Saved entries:

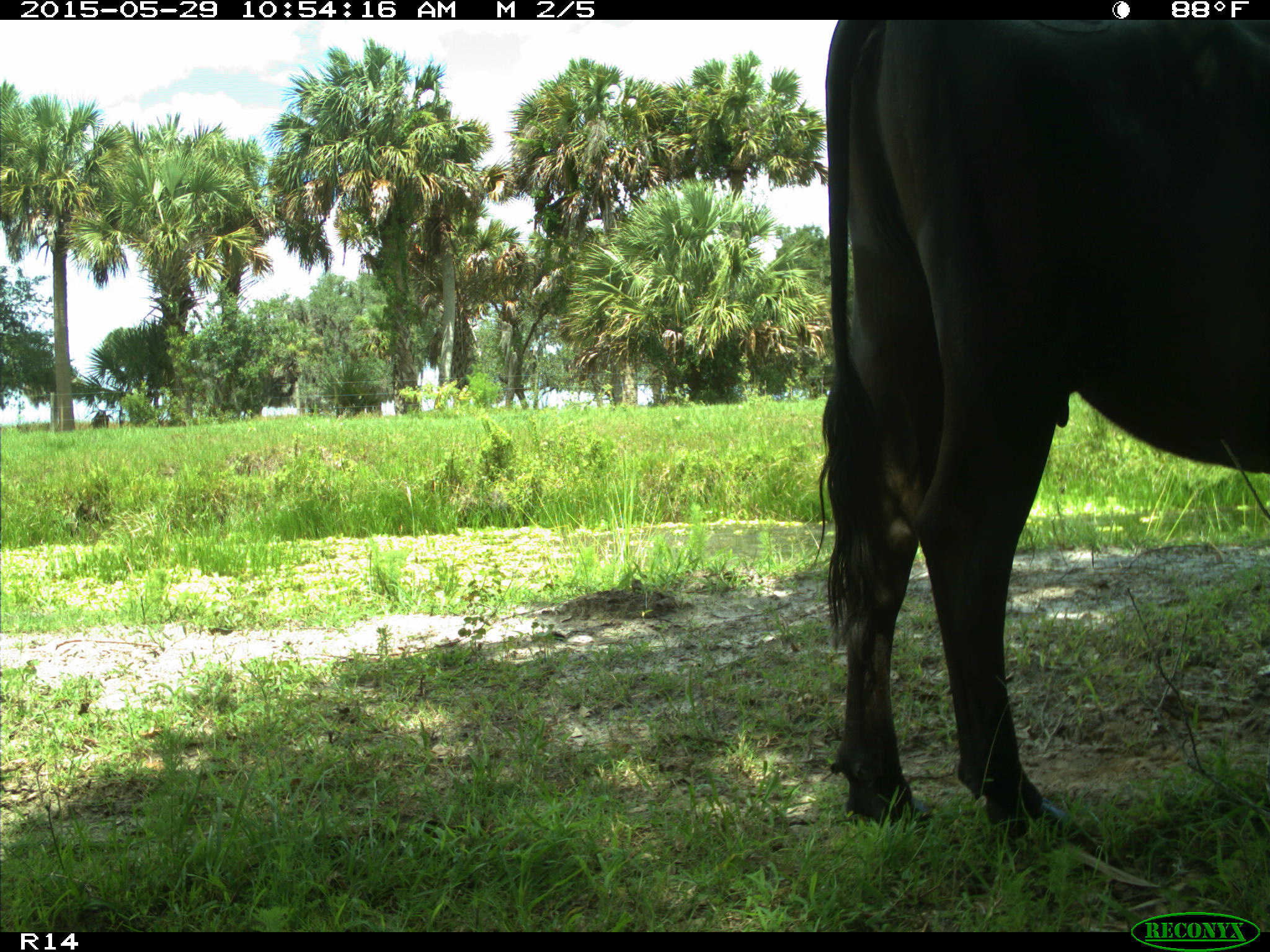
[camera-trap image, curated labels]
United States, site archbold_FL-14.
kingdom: Animalia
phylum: Chordata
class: Mammalia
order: Artiodactyla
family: Bovidae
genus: Bos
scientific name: Bos taurus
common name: domestic cow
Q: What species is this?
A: Bos taurus (domestic cow).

### Task to carry out
Begin with the line that contains "United States, site archbold_FL-14." and set down each line exactly until the records above end, including the final line.

### Exercise result
United States, site archbold_FL-14.
kingdom: Animalia
phylum: Chordata
class: Mammalia
order: Artiodactyla
family: Bovidae
genus: Bos
scientific name: Bos taurus
common name: domestic cow
Q: What species is this?
A: Bos taurus (domestic cow).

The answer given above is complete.